KERJAKAN TUGAS BERIKUT.
a) Perbarui kutipan tentang eksploitasi anak dengan menuliskan kembali bagiannya mulai dari "Ketua Komisi Nasional" sampai dengan "dan eksploitasi anak.", tetapi gantilah "Kepolisian Resort Metro Jakarta Selatan" dengan "Polres Metro Jakarta Selatan".
b) Tentukan apakah tiap pernyataan berikut sesuai dengan kutipan tentang eksploitasi anak; jawab ya atau tidak, lalu sertakan kata-kata penentu dari kutipan itu tanpa diubah. (i) Jumlah anak di Indonesia sekitar 87 juta jiwa. (ii) Seto Mulyadi menjabat sebagai Menteri Pemberdayaan Perempuan dan Perlindungan Anak. (iii) Jumlah tersangka dalam kasus tersebut menjadi empat orang.

Oleh: Abu Jaisy al Askary
Menteri Pemberdayaan Perempuan dan Perlindungan Anak (PPA) Yohana Yembise geram dengan praktik eksploitasi anak yang marak terjadi. Sebab praktik itu benar-benar merenggut hak anak. Menurutnya eksploitasi terhadap anak betul-betul sudah melanggar hak-hak anak. Sesuai dengan konvensi hak anak yang sudah diratifikasi Presiden Jokowi, setiap anak berhak untuk sekolah, bermain, berkreatifitas dan lainnya.
“Jadi anak-anak itu mempunyai hak yang harus kita jaga dan negara sangat menaruh perhatian penuh pada anak” ujarnya.
Ia menyebut anak-anak penting dan merupakan bagian dari aset pembangunan, aset negara yang harus dijaga. Di Indonesia, jumlah anak ada sekitar 87 juta jiwa yang harus dijaga oleh negara. (Detik.com, 27/03/16).
Ketua Komisi Nasional Perlindungan Anak Seto Mulyadi mengapresiasi kinerja Kepolisian Resort Metro Jakarta Selatan yang berhasil menangkap dua orang yang diduga terlibat dalam kasus perdagangan dan eksploitasi anak.
“Kami dari Komnas Perlindungan Anak memberikan apresiasi, karena kami menyadari bahwa sudah jadi rahasia umum ada anak-anak yang dibawa orang tua (ke jalan) untuk memancing simpati dan mendapatkan uang,” (tempo.co, 24/03/16).
Tidak berselang lama, Polres Jakarta Selatan menetapkan dua tersangka baru, yakni IR seorang laki-laki dan MR perempuan dalam kasus dugaan eksploitasi belasan anak dibawah umur yang kerap dijadikan pengemis ataupun pengamen di kawasan Blok M, Jakarta Selatan.
“Kemarin kita sudah sampaikan dan perkembangan hari ini tersangka jadi empat orang, yakni IR, MR, ER, SM,” ujar Kapolres Jakarta Selatan, Kombes Wahyu Hadiningrat di Mapolres Jakarta Selatan, Jumat (sindo.com, 25/3/2016).

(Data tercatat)
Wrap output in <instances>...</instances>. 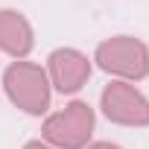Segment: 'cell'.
Returning <instances> with one entry per match:
<instances>
[{"mask_svg": "<svg viewBox=\"0 0 149 149\" xmlns=\"http://www.w3.org/2000/svg\"><path fill=\"white\" fill-rule=\"evenodd\" d=\"M3 91L12 105H18L21 111H26L32 117H41L50 111L53 88L47 79V70L35 61H26V58L12 61L3 70Z\"/></svg>", "mask_w": 149, "mask_h": 149, "instance_id": "1", "label": "cell"}, {"mask_svg": "<svg viewBox=\"0 0 149 149\" xmlns=\"http://www.w3.org/2000/svg\"><path fill=\"white\" fill-rule=\"evenodd\" d=\"M97 114L85 100H73L61 111L47 114L41 126V140L53 149H85L94 137Z\"/></svg>", "mask_w": 149, "mask_h": 149, "instance_id": "2", "label": "cell"}, {"mask_svg": "<svg viewBox=\"0 0 149 149\" xmlns=\"http://www.w3.org/2000/svg\"><path fill=\"white\" fill-rule=\"evenodd\" d=\"M85 149H123V146H117V143H111V140H94V143H88Z\"/></svg>", "mask_w": 149, "mask_h": 149, "instance_id": "7", "label": "cell"}, {"mask_svg": "<svg viewBox=\"0 0 149 149\" xmlns=\"http://www.w3.org/2000/svg\"><path fill=\"white\" fill-rule=\"evenodd\" d=\"M94 61L100 70L111 73V76H117L123 82H140L149 76V47L134 35L105 38L97 47Z\"/></svg>", "mask_w": 149, "mask_h": 149, "instance_id": "3", "label": "cell"}, {"mask_svg": "<svg viewBox=\"0 0 149 149\" xmlns=\"http://www.w3.org/2000/svg\"><path fill=\"white\" fill-rule=\"evenodd\" d=\"M100 108L117 126H132V129L149 126V100L134 88V82L123 79L108 82L100 94Z\"/></svg>", "mask_w": 149, "mask_h": 149, "instance_id": "4", "label": "cell"}, {"mask_svg": "<svg viewBox=\"0 0 149 149\" xmlns=\"http://www.w3.org/2000/svg\"><path fill=\"white\" fill-rule=\"evenodd\" d=\"M32 47H35V32L26 15L18 9H0V50L18 61L26 58Z\"/></svg>", "mask_w": 149, "mask_h": 149, "instance_id": "6", "label": "cell"}, {"mask_svg": "<svg viewBox=\"0 0 149 149\" xmlns=\"http://www.w3.org/2000/svg\"><path fill=\"white\" fill-rule=\"evenodd\" d=\"M91 58L76 47H58L47 56V79L58 94H76L91 79Z\"/></svg>", "mask_w": 149, "mask_h": 149, "instance_id": "5", "label": "cell"}, {"mask_svg": "<svg viewBox=\"0 0 149 149\" xmlns=\"http://www.w3.org/2000/svg\"><path fill=\"white\" fill-rule=\"evenodd\" d=\"M24 149H53V146H50V143H44V140H29Z\"/></svg>", "mask_w": 149, "mask_h": 149, "instance_id": "8", "label": "cell"}]
</instances>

JAWABAN BERURUTAN.
a)
Ketua Komisi Nasional Perlindungan Anak Seto Mulyadi mengapresiasi kinerja Polres Metro Jakarta Selatan yang berhasil menangkap dua orang yang diduga terlibat dalam kasus perdagangan dan eksploitasi anak.

b)
(i) Ya: "Di Indonesia, jumlah anak ada sekitar 87 juta jiwa yang harus dijaga oleh negara."
(ii) Tidak: "Ketua Komisi Nasional Perlindungan Anak Seto Mulyadi"
(iii) Ya: "perkembangan hari ini tersangka jadi empat orang, yakni IR, MR, ER, SM"